Funding always has been and always will be an issue with municipal government. Bloomfield Township is no exception. On Aug. 6 the residents of Bloomfield Township will be asked to vote on a special assessment district (SAD) to fund public safety. This proposal will ask voters to fund retirement and health care promises for all active and retired police officers, firefighters and dispatchers.

Bloomfield Township has always followed the state guidelines for retiree health care. The state has allowed municipalities to be “pay as you go” communities, meaning the premiums could be paid by current funding. In 2017 the state changed its position and is requiring municipalities to fund the actuarial determined amount of retiree health care. In our particular case the funding just for health care is $2 million per year (in today’s dollars) for the next 30 years just to get to a 40 percent funding level. This is the minimum level mandated by the state. Over and above that we have and will continue to have an additional constitutionally mandated contribution of $3.5 to $4 million to the defined benefit plan for our active employees and our retirees.

There are some people who do not believe this is a public safety issue. There are some people who claim Bloomfield Township has been mismanaged or that Bloomfield Township needs to control its costs.

There are some serious misconceptions out there about this SAD. Here are the facts:

Police, fire and dispatch are almost 70 percent of all employees and retirees in Bloomfield Township. Public safety is funded by four millages. Over and above that the general fund contributes another $6.6 million into the public safety operations. This SAD will allow public safety to operate on its own, and the general fund can contribute to the pensions and retiree’s health care.

Bloomfield Township has not been mismanaged. Bloomfield Township has always paid its bills. Bloomfield Township has always met its obligations to the retirees. Among other things, the rating agencies in awarding Bloomfield Township their highest credit rating (AAA) have focused on the quality management found in Bloomfield Township. Management is complying with a mandated state change.

**PROBLEMS TO SOLVE**
[1] Copy the passage on Bloomfield Township's public safety funding from "There are some serious" to "mandated state change.", inclusive.
[2] According to the passage on Bloomfield Township's public safety funding, what credit rating did the rating agencies award Bloomfield Township?
The items that come next are drawn from a separate source, not from the passage on Bloomfield Township's public safety funding.

**ENTRIES**
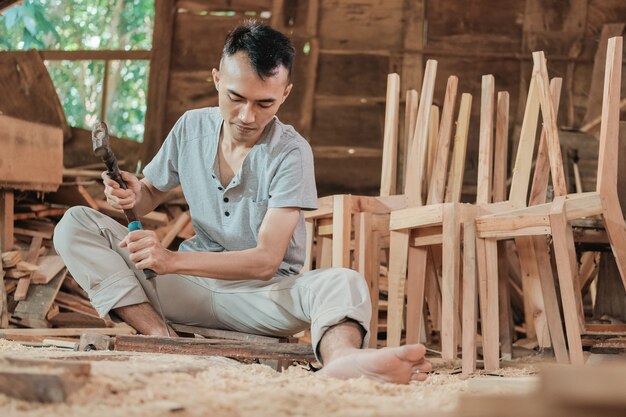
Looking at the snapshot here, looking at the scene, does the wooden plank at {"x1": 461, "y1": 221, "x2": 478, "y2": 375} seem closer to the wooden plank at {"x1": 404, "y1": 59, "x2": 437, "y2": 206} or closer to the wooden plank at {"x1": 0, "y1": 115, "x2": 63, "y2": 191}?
the wooden plank at {"x1": 404, "y1": 59, "x2": 437, "y2": 206}

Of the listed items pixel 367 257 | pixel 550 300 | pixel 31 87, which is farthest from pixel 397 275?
pixel 31 87

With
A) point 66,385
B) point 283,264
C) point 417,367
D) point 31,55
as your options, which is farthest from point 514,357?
point 31,55

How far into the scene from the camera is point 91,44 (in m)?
8.22

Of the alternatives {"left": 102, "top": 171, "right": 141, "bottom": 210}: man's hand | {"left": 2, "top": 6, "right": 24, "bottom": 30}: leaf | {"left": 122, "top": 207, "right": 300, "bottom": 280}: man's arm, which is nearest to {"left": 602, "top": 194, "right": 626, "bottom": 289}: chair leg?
{"left": 122, "top": 207, "right": 300, "bottom": 280}: man's arm

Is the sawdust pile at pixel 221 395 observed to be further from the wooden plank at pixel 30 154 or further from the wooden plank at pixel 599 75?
the wooden plank at pixel 599 75

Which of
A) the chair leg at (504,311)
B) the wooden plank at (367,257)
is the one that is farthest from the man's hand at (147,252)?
the chair leg at (504,311)

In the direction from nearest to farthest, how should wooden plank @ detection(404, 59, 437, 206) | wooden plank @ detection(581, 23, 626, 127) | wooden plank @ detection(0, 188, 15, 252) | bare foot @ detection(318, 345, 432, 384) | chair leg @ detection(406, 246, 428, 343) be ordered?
bare foot @ detection(318, 345, 432, 384), chair leg @ detection(406, 246, 428, 343), wooden plank @ detection(404, 59, 437, 206), wooden plank @ detection(0, 188, 15, 252), wooden plank @ detection(581, 23, 626, 127)

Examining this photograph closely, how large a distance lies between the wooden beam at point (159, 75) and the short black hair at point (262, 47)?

**LIST OF SOLUTIONS**
[1]
There are some serious misconceptions out there about this SAD. Here are the facts:

Police, fire and dispatch are almost 70 percent of all employees and retirees in Bloomfield Township. Public safety is funded by four millages. Over and above that the general fund contributes another $6.6 million into the public safety operations. This SAD will allow public safety to operate on its own, and the general fund can contribute to the pensions and retiree’s health care.

Bloomfield Township has not been mismanaged. Bloomfield Township has always paid its bills. Bloomfield Township has always met its obligations to the retirees. Among other things, the rating agencies in awarding Bloomfield Township their highest credit rating (AAA) have focused on the quality management found in Bloomfield Township. Management is complying with a mandated state change.

[2] AAA, their highest credit rating.